• Input for this task
= = =

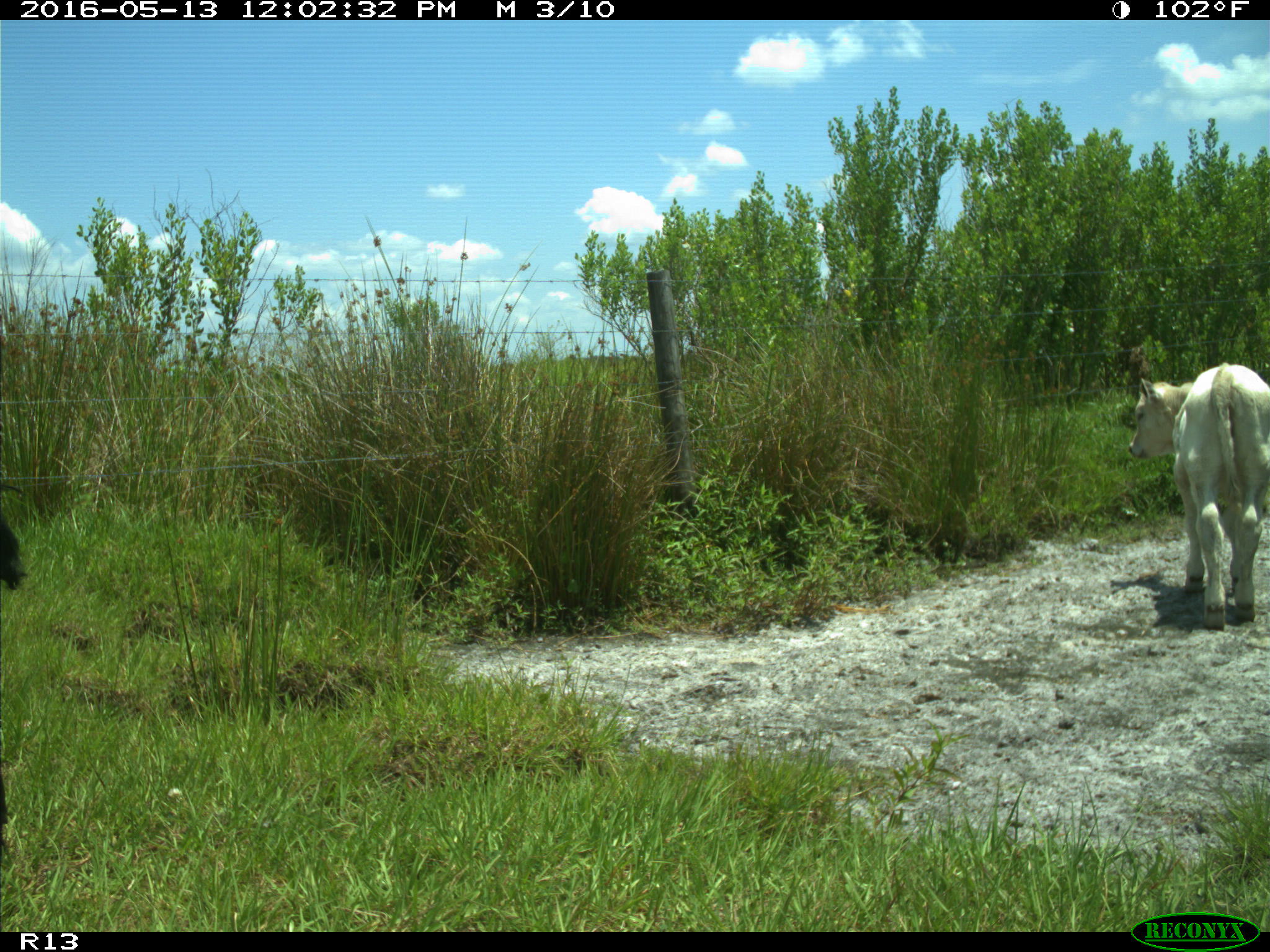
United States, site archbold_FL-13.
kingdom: Animalia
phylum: Chordata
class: Mammalia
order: Artiodactyla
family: Bovidae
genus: Bos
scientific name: Bos taurus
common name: domestic cow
Bos taurus (domestic cow).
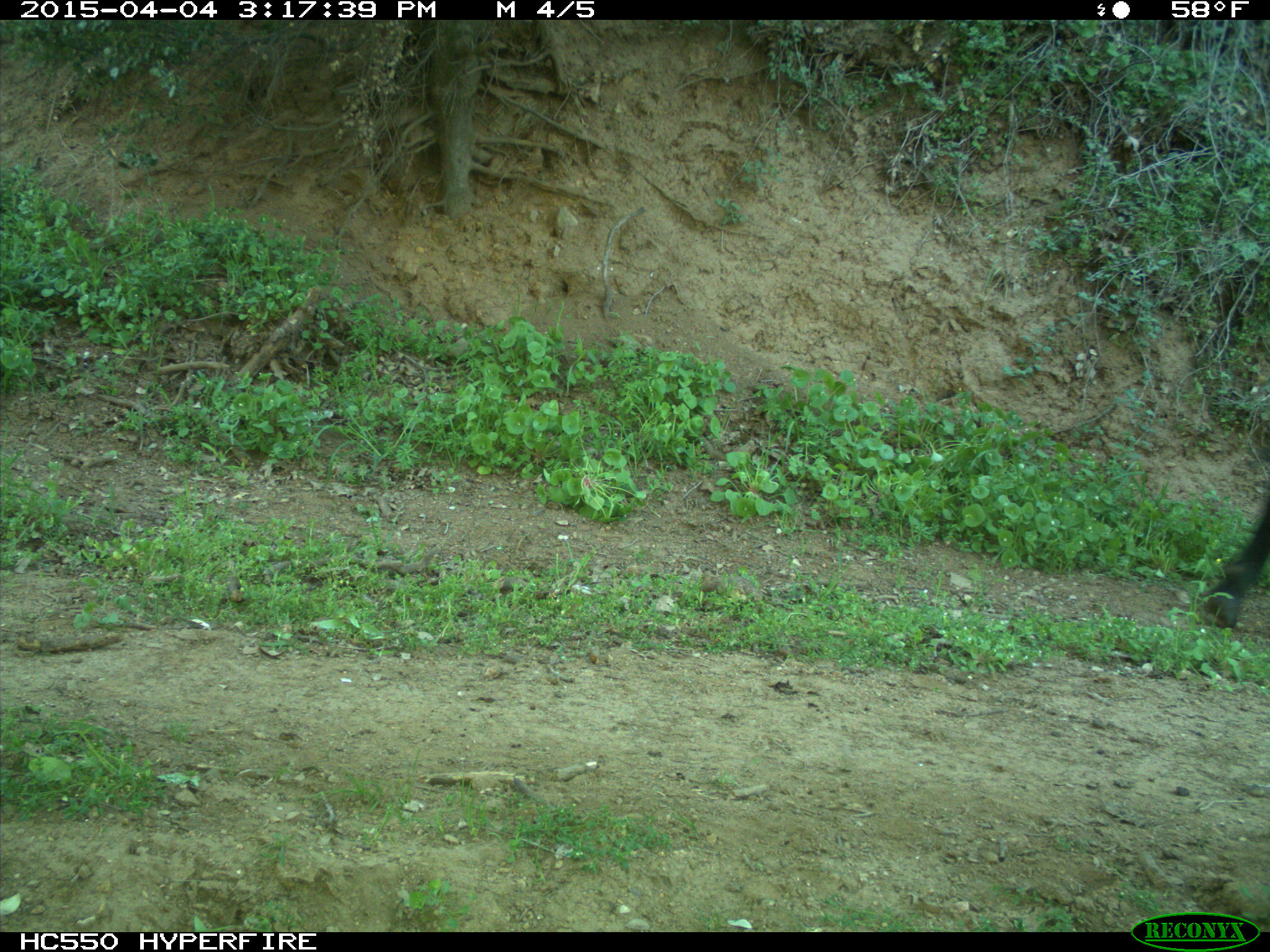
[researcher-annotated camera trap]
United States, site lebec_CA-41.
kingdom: Animalia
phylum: Chordata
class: Mammalia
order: Artiodactyla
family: Bovidae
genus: Bos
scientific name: Bos taurus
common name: domestic cow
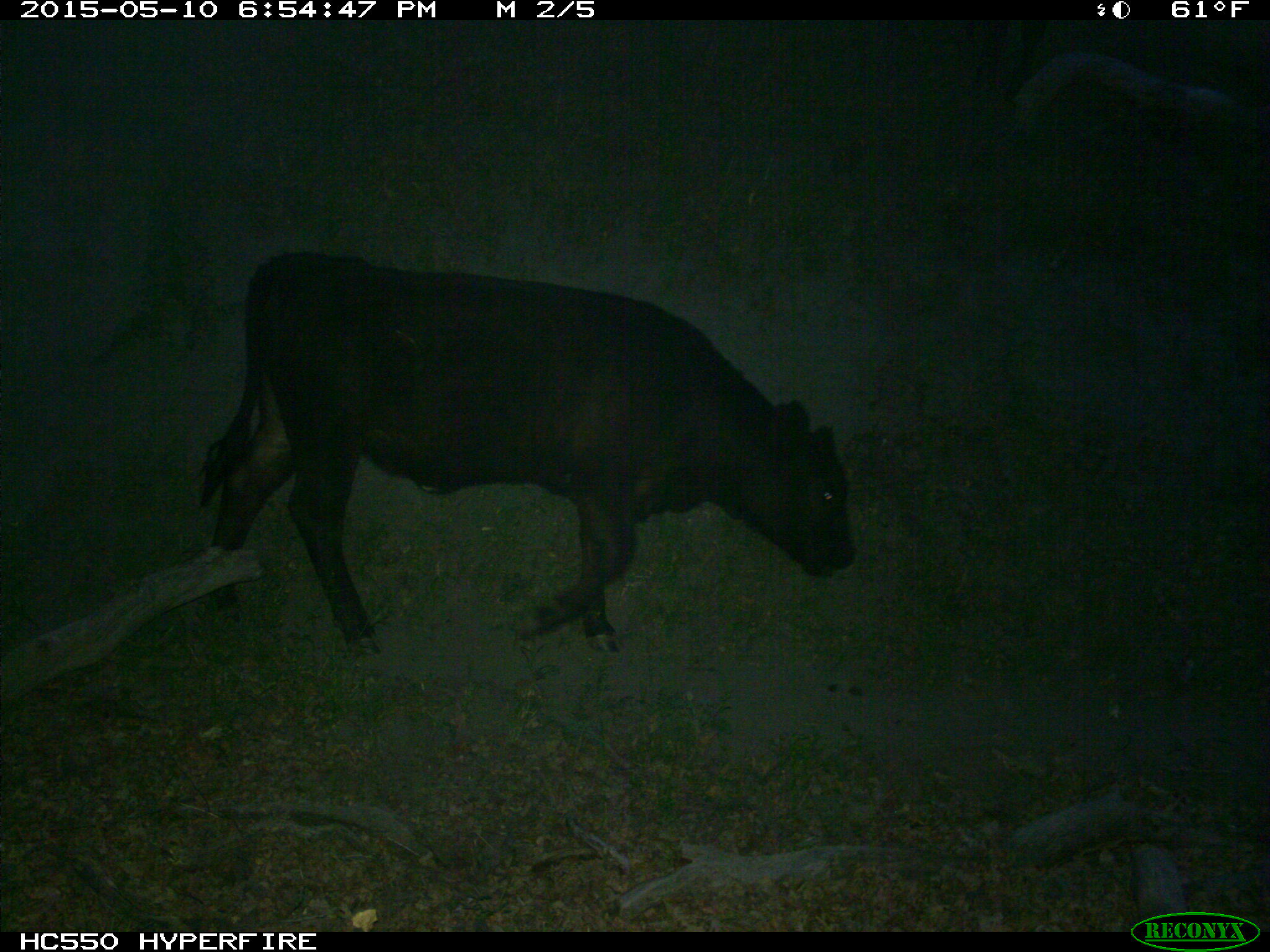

= = =

• Exercise
Return all the records above exactly, pictures omitted.

• The answer
United States, site archbold_FL-13.
kingdom: Animalia
phylum: Chordata
class: Mammalia
order: Artiodactyla
family: Bovidae
genus: Bos
scientific name: Bos taurus
common name: domestic cow
Bos taurus (domestic cow).
[researcher-annotated camera trap]
United States, site lebec_CA-41.
kingdom: Animalia
phylum: Chordata
class: Mammalia
order: Artiodactyla
family: Bovidae
genus: Bos
scientific name: Bos taurus
common name: domestic cow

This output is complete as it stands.